• _Texto fornecido_:
----
A voz do ventríloquo (São
Paulo: Edith, 2012, que recebeu o Prêmio Jabuti no ano passado), é o quarto
volume de poemas de Ademir Assunção, que também publicou LSD nô (1994), Zona branca (2000) e A musa chapada (2008, em parceria com Antônio Vicente
Seraphim Pietroforte e o artista visual Carlos Carah), além dos volumes de
prosa experimental A máquina peluda (1997), Cinemitologias (1998), Adorável criatura Frankenstein (2003) e dos CDs de música e poesia Rebelião na zona fantasma (2005) e Vira-latas de Córdoba (2013). Os títulos de seus livros já deixam
explícito o diálogo do autor com o universo das histórias em quadrinhos, do
cinema, da música pop, da contracultura, das mitologias pré-colombianas e do
Oriente — diálogo já bem comentado na fortuna crítica do autor.
----
• _Tarefas_:
a. No texto sobre a obra de Ademir Assunção, qual editora publicou A voz do ventríloquo?
b. Dê continuidade ao texto sobre a obra de Ademir Assunção a partir do ponto em que ele termina.
O material que vem depois do texto foi tirado de outra fonte.

[Registros de um conjunto de dados]
----
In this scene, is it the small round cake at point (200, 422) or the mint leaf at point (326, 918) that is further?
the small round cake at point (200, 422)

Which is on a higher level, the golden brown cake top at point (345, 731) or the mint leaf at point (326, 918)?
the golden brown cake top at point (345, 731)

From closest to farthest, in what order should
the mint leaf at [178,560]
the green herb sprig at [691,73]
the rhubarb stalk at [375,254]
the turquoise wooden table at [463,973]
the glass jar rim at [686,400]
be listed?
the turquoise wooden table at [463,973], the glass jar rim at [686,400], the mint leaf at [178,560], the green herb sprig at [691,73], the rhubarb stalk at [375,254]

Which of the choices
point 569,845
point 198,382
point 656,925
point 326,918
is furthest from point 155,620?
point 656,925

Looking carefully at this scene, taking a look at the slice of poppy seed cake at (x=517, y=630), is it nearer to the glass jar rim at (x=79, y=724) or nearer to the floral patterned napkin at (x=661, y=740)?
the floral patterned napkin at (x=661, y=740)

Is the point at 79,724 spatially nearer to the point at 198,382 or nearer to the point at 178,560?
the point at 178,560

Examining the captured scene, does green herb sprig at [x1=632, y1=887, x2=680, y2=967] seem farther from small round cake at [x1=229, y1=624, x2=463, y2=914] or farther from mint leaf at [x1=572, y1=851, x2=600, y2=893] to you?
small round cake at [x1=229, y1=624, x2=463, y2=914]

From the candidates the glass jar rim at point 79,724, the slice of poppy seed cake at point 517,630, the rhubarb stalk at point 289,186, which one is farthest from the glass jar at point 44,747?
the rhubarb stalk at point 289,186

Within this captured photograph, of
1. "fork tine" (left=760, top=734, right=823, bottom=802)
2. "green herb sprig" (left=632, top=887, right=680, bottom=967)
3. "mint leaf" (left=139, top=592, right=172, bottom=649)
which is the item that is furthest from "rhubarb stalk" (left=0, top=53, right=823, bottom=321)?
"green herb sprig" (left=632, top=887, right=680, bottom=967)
----
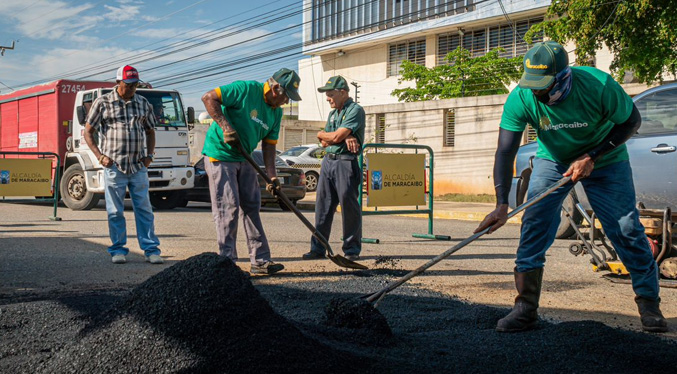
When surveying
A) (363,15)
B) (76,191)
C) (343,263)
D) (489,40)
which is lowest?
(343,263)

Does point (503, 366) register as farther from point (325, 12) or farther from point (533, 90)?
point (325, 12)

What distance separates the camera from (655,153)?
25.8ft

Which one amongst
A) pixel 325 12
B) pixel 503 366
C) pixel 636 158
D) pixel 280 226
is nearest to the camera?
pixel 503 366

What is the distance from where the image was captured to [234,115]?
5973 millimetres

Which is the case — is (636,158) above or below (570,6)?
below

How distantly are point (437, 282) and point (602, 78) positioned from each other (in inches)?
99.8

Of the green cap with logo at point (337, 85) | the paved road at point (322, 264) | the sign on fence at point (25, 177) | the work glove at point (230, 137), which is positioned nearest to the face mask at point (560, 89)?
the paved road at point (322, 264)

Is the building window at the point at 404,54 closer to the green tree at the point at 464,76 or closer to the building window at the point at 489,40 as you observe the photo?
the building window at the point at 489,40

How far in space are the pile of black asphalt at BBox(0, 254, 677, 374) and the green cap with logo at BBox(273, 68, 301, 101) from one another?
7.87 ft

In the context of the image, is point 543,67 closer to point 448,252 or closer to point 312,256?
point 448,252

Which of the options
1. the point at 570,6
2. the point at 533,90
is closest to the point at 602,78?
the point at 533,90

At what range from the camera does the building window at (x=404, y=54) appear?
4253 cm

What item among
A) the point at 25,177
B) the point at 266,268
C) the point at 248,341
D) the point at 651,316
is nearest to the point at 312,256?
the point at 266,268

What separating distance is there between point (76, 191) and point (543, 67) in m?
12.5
----
• _Respostas_:
a. A editora Edith, de São Paulo.

b.
Estas referências são comuns a
outros poetas de sua geração, como Maurício Arruda Mendonça, Marcos Losnak e
Rodrigo Garcia Lopes, que compartilham ainda o interesse pela poesia e
concepção de vida dos poetas beats norte-americanos, como Gregory Corso,
Lawrence Ferlinghetti e Allen Ginsberg. A poesia de Ademir Assunção, no
entanto, não se esgota em tais referências: sua temática é mais ampla,
incluindo o retrato alegórico da cidade, com ênfase nos que estão situados à
margem, como as prostitutas, traficantes, menores abandonados e moradores de
rua, a reinvenção de mitos indígenas, gregos e bíblicos (Ulisses na
tormenta, Na cova dos leões), a sensação de deslocamento e
incomunicabilidade num mundo cada vez mais dominado pelo mercado e pela mídia,
a loucura belicista, a busca do amor como a utopia possível, para citar alguns
temas recorrentes.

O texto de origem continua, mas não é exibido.